資金繰りとは、キャッシュフローとどう違うの?
資金繰りとは、会社の収入と支出を管理し収支の過不足を調整することです。この場合の資金とは、会社としてすぐに支払いに利用できる現金や、当座預金、普通預金、通知預金、定期預金等を指し、上場株式や貸付金、売掛金、不動産等はこれには該当しません。
お金の流れという点でいうと「キャッシュフロー」というものがあります。
キャッシュフローは、資金の流れを表すものですので似たようなイメージかもしれません。しかし、キャッシュフローが、過去の資金の流れを把握するためという目的に対し、資金繰りは今の資金と数ヶ月後のお金の出入りの予定を把握するという違いがあります。
資金繰りがうまくいかないとどうなるの?
「勘定合って銭足らず」や「黒字倒産」といった言葉があります。これはもうかっているにもかかわらず、手元の資金がないといった意味です。つまり、会社として利益を上げることは大事ですが、それと同じくらい手元の資金を維持することも会社を存続させる上では大切なことです。
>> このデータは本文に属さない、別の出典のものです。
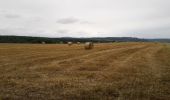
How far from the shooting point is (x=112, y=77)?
438 inches

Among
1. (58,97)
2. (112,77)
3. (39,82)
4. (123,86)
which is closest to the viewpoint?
(58,97)

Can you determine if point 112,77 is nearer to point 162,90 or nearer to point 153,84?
point 153,84

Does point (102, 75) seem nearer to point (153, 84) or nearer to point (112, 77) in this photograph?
point (112, 77)

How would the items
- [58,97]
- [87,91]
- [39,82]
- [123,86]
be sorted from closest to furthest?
[58,97] < [87,91] < [123,86] < [39,82]

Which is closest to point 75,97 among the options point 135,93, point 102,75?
point 135,93

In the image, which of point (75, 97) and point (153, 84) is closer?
point (75, 97)

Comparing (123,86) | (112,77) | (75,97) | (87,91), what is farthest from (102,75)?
(75,97)

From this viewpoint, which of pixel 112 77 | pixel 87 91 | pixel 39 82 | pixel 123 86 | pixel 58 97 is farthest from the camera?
pixel 112 77

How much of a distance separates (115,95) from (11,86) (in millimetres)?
3643

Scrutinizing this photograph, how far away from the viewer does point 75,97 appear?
7793mm

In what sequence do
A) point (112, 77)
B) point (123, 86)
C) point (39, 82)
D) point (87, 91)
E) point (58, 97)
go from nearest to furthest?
point (58, 97), point (87, 91), point (123, 86), point (39, 82), point (112, 77)

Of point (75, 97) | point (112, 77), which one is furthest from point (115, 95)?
point (112, 77)

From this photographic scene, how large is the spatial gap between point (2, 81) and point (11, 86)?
1040 mm

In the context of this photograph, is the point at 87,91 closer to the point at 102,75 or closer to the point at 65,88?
the point at 65,88
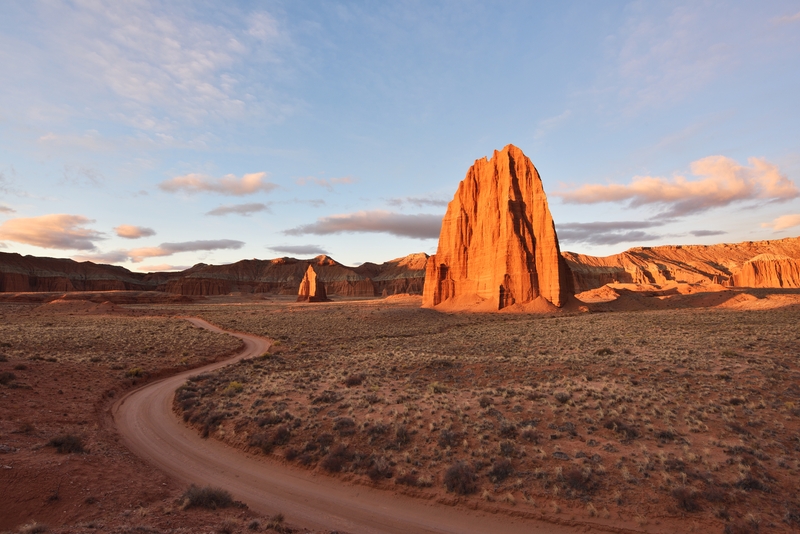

逆にいうと、赤字であっても手元資金があることによって、会社の維持あるいは発展につなげることは可能だということになります。
どうして資金繰りが悪化するの?
上記のとおり、黒字であっても資金繰りに窮する会社は一定数あります。なぜそのような状況に陥るのかという原因には、主に下記の2つが考えられます。
1つ目は、継続的な赤字です。
売上が減少しても家賃や人件費などは毎月必ず出ていきます。そうなれば当然資金は足りなくなります。金融機関からの資金調達が難しい場合も同様です。赤字であっても融資を受けることができれば倒産のリスクは下がりますが、実際には赤字の会社が融資を受けることは困難なので、資金繰りの悪化につながります。
2つ目に、売上が急激に伸びる場合です。
売上が伸びれば当然利益も上がりますし、困ることはと思うかもしれませんが、一般的な商売の場合、先にモノを仕入れ、外注費の支払いがあり、売れた後に入金ということになります。つまり、先に仕入れ等の費用を払いすぎれば、入金までの間資金繰りが苦しくなるといったことが起こります。
そのようなことにならないように、普段から資金繰り表の作成を行いつつ、資金が不足しそうなのかを把握して資金調達の計画を立てる必要があります。
また、上記の「売上が急激に伸びる場合」には、あらかじめ支払いサイトを変更するなどの対策が考えられますし、もし遊休資産(事業で利用するために得たものの稼働していない資産)があれば、その売却等も考える必要がありますね。
資金繰りをよくするための公的支援は
市中の金融機関からの融資という方法が一般的に考えられますが、与信や金利の問題があります。そこで公的支援を活用する方法があります。方法としては次の3つがあげられます。
1.日本政策金融公庫からの融資
個人や小規模企業向けの小口の資金を融資している国民生活事業と、中小企業向けの長期事業資金を扱っている中小企業事業があります。
国民生活事業には、商工会議所や商工会で経営指導を受けている会社が無担保・無保証人で利用できる「マル経融資(小規模事業者経営改善資金)」、中小企業事業にはIT活用、海外展開等を対象にする企業活力強化貸付や経営多角化や事業転換を支援する新企業育成貸付、売上減少に対応するセーフティ貸付といったものがあります。
2.自治体の低金利制度融資
自治体によっては、低金利の制度融資を設けている自治体もあります。また、信用保証協会の保証料や金融機関の利息の一部を補助する制度がある自治体もあります。
3.補助金や助成金の申請
補助金や助成金を活用することによって、設備投資や人材育成への資金が調達できます。ただし、全額ではない場合もありますので、自己資金が必要なので注意が必要です。
しかし、補助金や助成金が採択されることは、その事業または事業体自体に一定の「お墨付き」をもらったとも考えられますので、取引先や金融機関等の外部への信用力の向上というメリットもあります。
また、補助金や助成金を受けたときに、専門家による経営診断や販路開拓等のコンサルティングを行って補助金等の受給者が成果を上げられるように、経営支援を行ってもらえる場合もあります。
日頃からのウォッチが大切です
ある日突然資金繰りが悪化して倒産、という事態は考えづらいです。普段から資金繰りがどうなっているかを確認することで、何か違った資金の動きがあればそれを見逃さず、上記のような方法で資金調達をする等、適切な手を打つようすることを日々考えるようにしましょう。